Other approaches have also been considered for evaluating the impact of research data, including the use of bibliometrics and altmetrics [4, 5] and usage and end-user surveys [6]. There is clearly a broad interest in understanding how research data and infrastructures contribute to broad socio-economic impacts. This interest is also reflected in the development of an OECD reference framework in 2019 for assessing the scientific and socio-economic impact of research infrastructures [7]. However, each of the metrics used so far to evaluate the impact of research data only provide: a narrow economic perspective on the value of research data (in the case of monetary valuation methods); crude proxies for wider benefits (in the case of bibliometrics and altmetrics); or incomplete assessments of benefits, biased towards the immediate users of data (who are often researchers).

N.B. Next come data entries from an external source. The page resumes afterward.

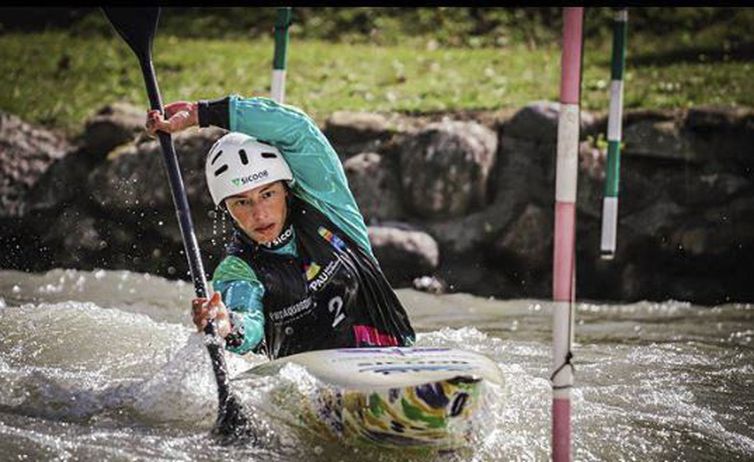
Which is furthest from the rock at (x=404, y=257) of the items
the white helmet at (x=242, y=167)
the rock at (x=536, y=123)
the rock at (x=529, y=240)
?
the white helmet at (x=242, y=167)

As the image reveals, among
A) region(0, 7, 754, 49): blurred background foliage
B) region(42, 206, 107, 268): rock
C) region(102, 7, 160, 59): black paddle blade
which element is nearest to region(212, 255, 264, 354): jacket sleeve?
region(102, 7, 160, 59): black paddle blade

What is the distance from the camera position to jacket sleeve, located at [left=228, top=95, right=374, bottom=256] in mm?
5543

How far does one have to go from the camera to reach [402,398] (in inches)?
182

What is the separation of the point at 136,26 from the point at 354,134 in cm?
421

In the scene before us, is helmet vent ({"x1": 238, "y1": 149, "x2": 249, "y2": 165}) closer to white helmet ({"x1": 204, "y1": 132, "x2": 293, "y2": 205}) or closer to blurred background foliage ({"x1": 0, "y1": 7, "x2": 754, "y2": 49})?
white helmet ({"x1": 204, "y1": 132, "x2": 293, "y2": 205})

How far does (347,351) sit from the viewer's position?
5094 millimetres

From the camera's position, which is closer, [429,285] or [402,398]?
[402,398]

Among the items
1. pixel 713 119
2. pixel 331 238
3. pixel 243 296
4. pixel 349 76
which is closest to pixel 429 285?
pixel 713 119

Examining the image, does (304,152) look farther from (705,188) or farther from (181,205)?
(705,188)

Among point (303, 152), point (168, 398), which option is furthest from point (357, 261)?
point (168, 398)

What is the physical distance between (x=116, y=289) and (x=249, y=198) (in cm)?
406

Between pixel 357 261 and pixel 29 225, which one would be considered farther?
pixel 29 225

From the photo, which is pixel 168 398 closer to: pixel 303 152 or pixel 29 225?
pixel 303 152

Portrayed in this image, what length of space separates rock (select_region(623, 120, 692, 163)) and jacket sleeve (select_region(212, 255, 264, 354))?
5.03 m
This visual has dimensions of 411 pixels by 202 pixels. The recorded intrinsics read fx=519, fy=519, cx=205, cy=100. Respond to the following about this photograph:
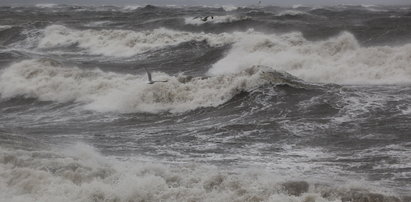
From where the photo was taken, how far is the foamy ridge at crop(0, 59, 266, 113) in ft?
47.5

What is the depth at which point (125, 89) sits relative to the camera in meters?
15.9

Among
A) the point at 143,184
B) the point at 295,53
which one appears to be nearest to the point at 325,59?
the point at 295,53

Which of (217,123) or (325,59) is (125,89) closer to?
(217,123)

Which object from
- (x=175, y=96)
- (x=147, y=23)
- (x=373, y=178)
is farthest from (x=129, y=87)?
(x=147, y=23)

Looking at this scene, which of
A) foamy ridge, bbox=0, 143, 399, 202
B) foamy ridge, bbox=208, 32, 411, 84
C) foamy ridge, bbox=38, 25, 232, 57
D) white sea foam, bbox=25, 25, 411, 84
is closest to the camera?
foamy ridge, bbox=0, 143, 399, 202

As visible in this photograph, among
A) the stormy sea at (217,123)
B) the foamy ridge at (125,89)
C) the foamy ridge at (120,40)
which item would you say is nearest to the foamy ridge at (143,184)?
the stormy sea at (217,123)

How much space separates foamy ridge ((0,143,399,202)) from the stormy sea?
0.08 ft

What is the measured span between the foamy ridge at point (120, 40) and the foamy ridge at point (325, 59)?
2.89 meters

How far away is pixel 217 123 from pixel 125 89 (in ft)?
15.7

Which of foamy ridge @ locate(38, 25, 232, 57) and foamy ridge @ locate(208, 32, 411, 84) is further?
foamy ridge @ locate(38, 25, 232, 57)

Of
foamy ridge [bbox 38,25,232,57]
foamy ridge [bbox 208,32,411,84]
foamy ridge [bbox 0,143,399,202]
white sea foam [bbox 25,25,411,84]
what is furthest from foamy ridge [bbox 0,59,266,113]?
foamy ridge [bbox 38,25,232,57]

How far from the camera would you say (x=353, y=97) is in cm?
1360

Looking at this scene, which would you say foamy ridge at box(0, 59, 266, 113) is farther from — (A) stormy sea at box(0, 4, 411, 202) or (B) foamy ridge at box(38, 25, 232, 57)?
(B) foamy ridge at box(38, 25, 232, 57)

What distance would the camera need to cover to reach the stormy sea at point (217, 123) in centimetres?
737
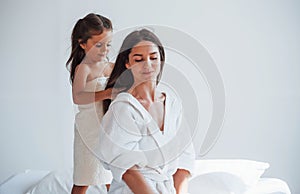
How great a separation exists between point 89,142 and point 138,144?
0.77 ft

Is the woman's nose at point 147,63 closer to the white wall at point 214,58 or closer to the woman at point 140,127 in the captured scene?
the woman at point 140,127

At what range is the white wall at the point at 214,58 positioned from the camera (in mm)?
2037

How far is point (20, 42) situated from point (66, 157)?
2.04 feet

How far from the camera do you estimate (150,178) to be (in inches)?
41.3

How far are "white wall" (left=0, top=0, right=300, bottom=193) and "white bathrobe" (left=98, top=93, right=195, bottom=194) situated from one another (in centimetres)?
105

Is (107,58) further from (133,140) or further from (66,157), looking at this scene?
(66,157)

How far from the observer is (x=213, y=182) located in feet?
5.17

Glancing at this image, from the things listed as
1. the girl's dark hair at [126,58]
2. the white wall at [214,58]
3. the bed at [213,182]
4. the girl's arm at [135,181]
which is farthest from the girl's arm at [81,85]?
the white wall at [214,58]

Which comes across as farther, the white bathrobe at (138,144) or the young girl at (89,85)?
the young girl at (89,85)

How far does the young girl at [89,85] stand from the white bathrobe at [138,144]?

Based on a wider critique of metrics for evaluating impact [8], REF2014 adopted a case study approach, which has now been widely replicated and adapted for impact evaluation internationally (Reed et al. [1]). In the context of REF, case studies are historical narratives that reconstruct past events and claim that research by a submitting institution has had, or is having, causal impacts on society [9]). The use of case studies enabled the integration of metrics with evaluation data generated from a range of other methods (including qualitative), as part of a narrative description of the widest possible impacts arising from research [10]. The resulting publication of over 6,000 impact case studies in 2014 was unique in terms of its size and scope. Although the scores of individual case studies were not made public, it is possible to infer high (3* or 4*) versus low (unclassified, 1* or 2*) from an analysis of the published results. This provides a unique opportunity to conduct secondary analysis of impact case studies that were perceived by evaluation panels to have successfully demonstrated impact (i.e., high scoring cases) to extract new insights about impact generation processes.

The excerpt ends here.